Lockheed Martin Corp, Boeing Co, Northrop Grumman Corp, Raytheon Co and other U.S. defense contractors are vying for billions of dollars of work on advanced military communications, navigation and other satellite systems that will boost U.S. signal-processing power as much as 10-fold compared with systems being replaced.

In the meantime, closely held Intelsat and Americom Government Services, a unit of Luxembourg-based SES, provide as much as 80 percent of the bandwidth, or communications pipelines, to the U.S. military, according to Futron Corp, a Bethesda, Maryland, aerospace consultancy.

Since 2001, funding for Air Force space programs has nearly doubled, Wynne said, for everything from monitoring weather to intelligence, surveillance and reconnaissance.

Working with commercial providers, "we are extending this global information mosaic in a very new and very powerful way," he said.

Gen. Robert Kehler, head of the Air Force Space Command, said meeting U.S. forces' ever-growing bandwidth needs, including video from the growing fleet of remotely piloted surveillance aircraft, would be a challenge "for a long time."

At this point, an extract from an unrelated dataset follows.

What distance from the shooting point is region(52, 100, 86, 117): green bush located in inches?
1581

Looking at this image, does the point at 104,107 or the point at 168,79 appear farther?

So great is the demand that new systems like Boeing's Wideband Global Satcom and Lockheed Martin's Advanced Extremely High Frequency may not much change the extent to which the military relies on commercial providers.

Lt. Gen. Michael Hamel, commander of the Space Command's satellite-buying Space & Missile Systems Center, said military demand was now basically double the supply.

"We're getting the job done, but it's really not being done in a way that meets our users' needs," he told reporters after a speech to the symposium. He said compromises were constantly made because of the crunch.

Also adding to the growing demand was commanders' wish to provide Internet services as a morale-booster to their troops in remote spots.

"They want to see YouTube. They want to do MySpace," said Peggy Slye, an expert on space and telecommunications at the Futron consultancy.

Such Internet access is now available to deployed forces thanks to devices using National Security Agency-approved encryption designed to secure communications from prying eyes.

Wynne told the symposium the United States also must do more to protect space assets on which it relies for a large and growing list of commercial and civilian needs.

His prepared text referred to China's January 2007 use of a ground-based ballistic missile to destroy an aging satellite in polar orbit without alerting other nations in advance, though he dropped the reference when he spoke.

"While we have made considerable progress in fielding space capabilities, we have not sufficiently addressed space survivability among many of our space systems," Wynne said.